At least 130 Zicam users, according to the FDA, have reported a loss of smell after using the zinc-based nasal gel or swabs produced by Matrixx Initiatives Inc. The company, which has defended the safety of its medication, has begun a recall.
The Zicam warning has raised the profile of an issue that rarely receives attention: scent loss. The news prompted thousands of people affected by anosmia -- the total or partial loss of the sense of smell -- to tell their stories. And the one message they all share is that the sense of smell is more important than many people understand.
Firsthand knowledge
I lost my own sense of smell in August 2005. It didn't vanish due to a puff of medication, or in the aftermath of a cold. I lost my sense of smell as I jogged near my home in Boston and was hit by a car. My skull smashed against the windshield and the olfactory neurons -- delicate fibers running from the nose toward the brain -- were sheared in the impact. In one instant, my perception of the world changed. I soon learned the devastation of such loss.
Intangible and often ephemeral, the ability to smell is easily ignored and often forgotten in the face of vision, hearing and touch. Without scent, however, one's experience of the world is dimmed. Flavor is reduced to the salty, sweet, bitter and sour of the taste buds. Food, therefore, is nothing but texture and temperature. Coffee is a hot bitter water; milk, thick and gummy. Bakeries are indistinguishable from locker rooms.
The sense of smell is powerful and transportive, and it links to many other aspects of perception. Olfactory processing is connected to the limbic system of the brain, areas responsible for memory and emotion. Smell ties to recognition: It has been shown that mothers can recognize their newborn babies by scent alone just hours after birth. It ties to sex: Though theories on pheromones are disputed, you'd be hard-pressed to find someone who didn't enjoy the scent of the crook of a lover's neck.
I have spent time with many who have lost their sense of smell in the process of reporting my own book on the subject. For a great many, the cause remains a mystery. But everyone feels the effects.
Studies have shown anosmics report trouble cooking and eating, struggling with mood changes and feelings of safety. "When the sense of smell is lost," writes Thomas Hummel and Steven Nordin in the introduction to Quality of Life in Olfactory Dysfunction, "it is not just that it becomes a difficult task to differentiate between cardboard and a hamburger, but also a sense is lost which alerts us to dangers from fire or rotten food."
Complicates life
I met Debbie Bondulic, a photography agent in New York City who lost her sense of smell because of a sinus condition. She told me that without the scent of fresh-baked bread or coffee, she felt incomplete. "I would walk into a bakery and not know where I was," she said.

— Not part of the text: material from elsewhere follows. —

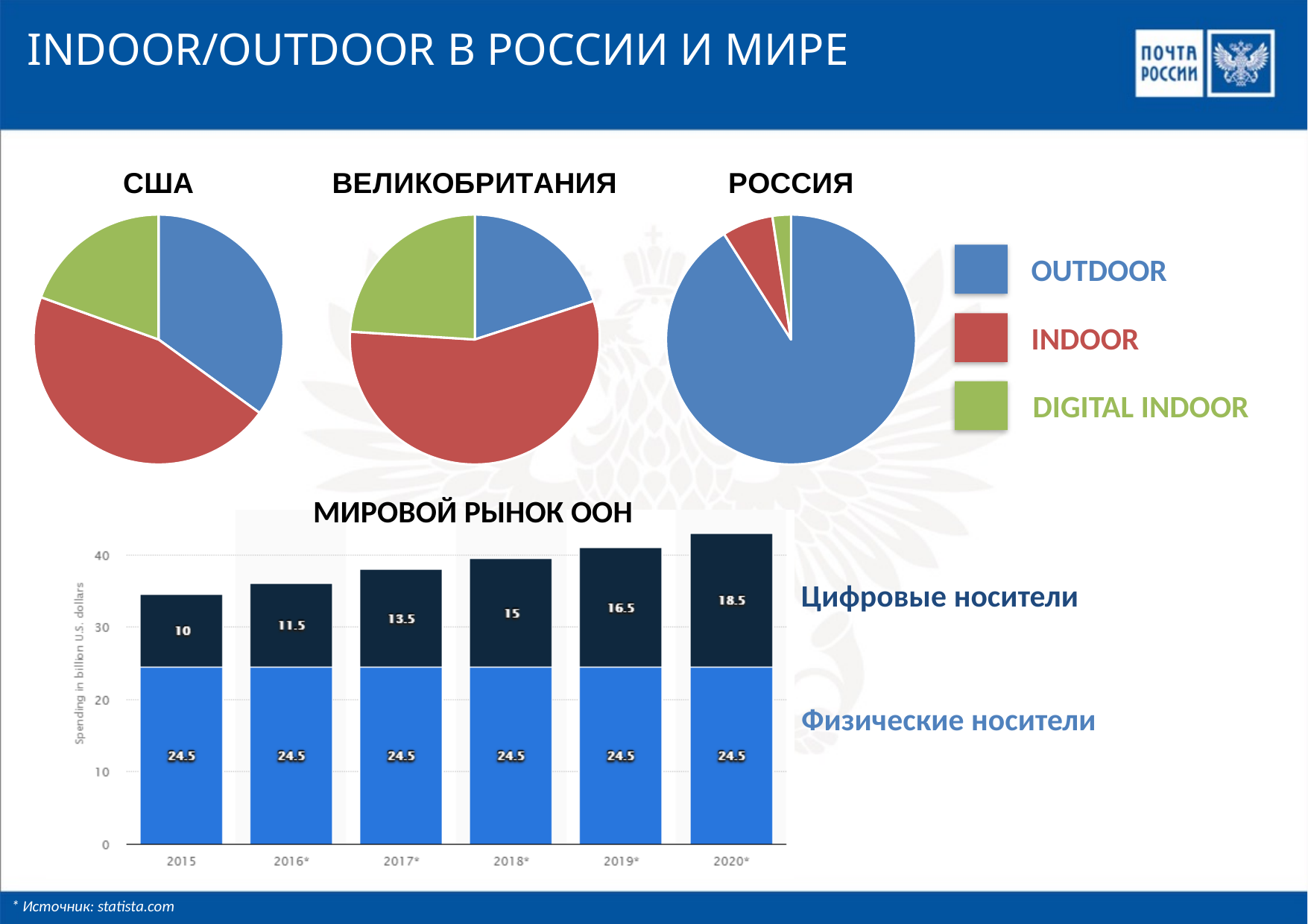
In the МИРОВОЙ РЫНОК ООН chart, what is the value for Цифровые носители in 2020*? 18.5 In the МИРОВОЙ РЫНОК ООН chart, what is the difference between the Цифровые носители values for 2020* and 2015? 8.5 In the РОССИЯ pie chart, which category has the largest share? OUTDOOR In the МИРОВОЙ РЫНОК ООН chart, what is the value for Цифровые носители in 2015? 10 In the МИРОВОЙ РЫНОК ООН chart, which year has the highest value for Цифровые носители? 2020* In the МИРОВОЙ РЫНОК ООН chart, what is the value for Физические носители in 2018*? 24.5 In the МИРОВОЙ РЫНОК ООН chart, do the Цифровые носители values rise or fall from 2015 to 2020*? rise In the МИРОВОЙ РЫНОК ООН chart, what is the total of the stacked bar for 2017*? 38 In the ВЕЛИКОБРИТАНИЯ pie chart, which category has the largest share? INDOOR What kind of chart is МИРОВОЙ РЫНОК ООН? stacked bar chart How many categories does the legend for the pie charts list? 3 In the МИРОВОЙ РЫНОК ООН chart, how many years are shown on the x axis? 6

I spoke with Andy French, a music marketer in Los Angeles who lost his smell for 10 years before it mysteriously returned. Without scent, he felt paranoid about keeping himself and his clothes clean, and he realized the importance of smell in attraction and dating.

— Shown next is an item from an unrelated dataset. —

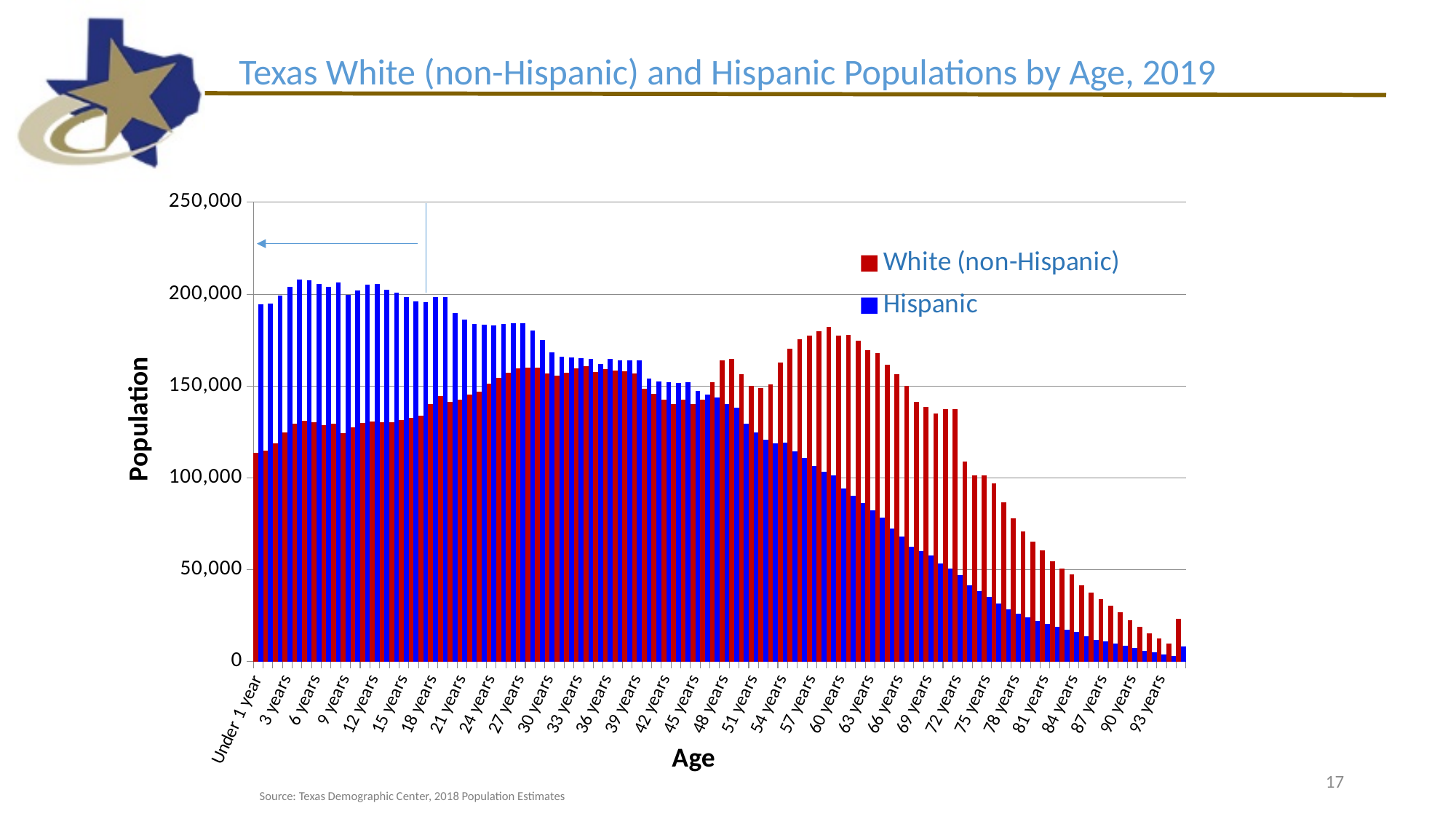
Which series reaches the highest value anywhere on the chart? Hispanic What kind of chart is shown on the slide? Bar chart Is the White (non-Hispanic) value for Under 1 year greater or less than 150,000? less Is the Hispanic value for 93 years greater or less than 50,000? less Is the Hispanic value for 6 years greater or less than 200,000? greater What is the title of the x axis? Age Which series is shown in blue? Hispanic At Under 1 year, which series has the larger value, White (non-Hispanic) or Hispanic? Hispanic At 60 years, which series has the larger value, White (non-Hispanic) or Hispanic? White (non-Hispanic) How many series does the legend list? 2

"Everything in life has these cues and then they were taken away," he said. "It made everyday life more complicated."
While some types of sinus disease are treatable, for most of those who suffer from anosmia, there isn't much one can do to recover but wait and see.
"Clinics have established what the primary causes are and what the various ways to test it are," said Beverly Cowart, director of the Monell-Jefferson Taste & Smell Clinic in Philadelphia, "but there's still a very limited amount that we can do to help."

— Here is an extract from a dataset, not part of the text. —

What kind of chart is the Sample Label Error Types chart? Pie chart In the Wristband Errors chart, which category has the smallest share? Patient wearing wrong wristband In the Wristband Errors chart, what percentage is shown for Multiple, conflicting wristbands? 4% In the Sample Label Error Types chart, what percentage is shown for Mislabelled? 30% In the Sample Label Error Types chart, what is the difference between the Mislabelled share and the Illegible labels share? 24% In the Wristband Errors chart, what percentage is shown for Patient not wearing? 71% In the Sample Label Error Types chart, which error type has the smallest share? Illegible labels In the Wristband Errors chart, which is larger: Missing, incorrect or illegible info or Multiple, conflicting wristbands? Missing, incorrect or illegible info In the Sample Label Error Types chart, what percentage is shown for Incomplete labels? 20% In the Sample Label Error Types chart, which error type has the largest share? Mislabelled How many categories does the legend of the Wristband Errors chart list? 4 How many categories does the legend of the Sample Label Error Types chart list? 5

The possibility of recovery depends mainly on the degree of loss, the length of time scent has been gone, and age. It can return in an instant or seep back gradually over years.
Cowart generally gives at least a two-year window for her patients to see improvement before hope begins to fade. One thing that many doctors suggest to do in the meantime is simple: practice smelling.
I am fortunate because I have regained most of my sense of smell. It came back largely through luck. The olfactory neurons are capable of regeneration, and mine have slowly healed and reconnected over the past four years. Others are not so lucky.
So take a moment to stop and enjoy the scent of your coffee, your girlfriend's perfume, your child's hair. It's important to know what you have. Anything can change in an instant.
Molly Birnbaum is a freelance journalist in New York City whose book on losing and regaining her sense of smell is scheduled to be published in 2011.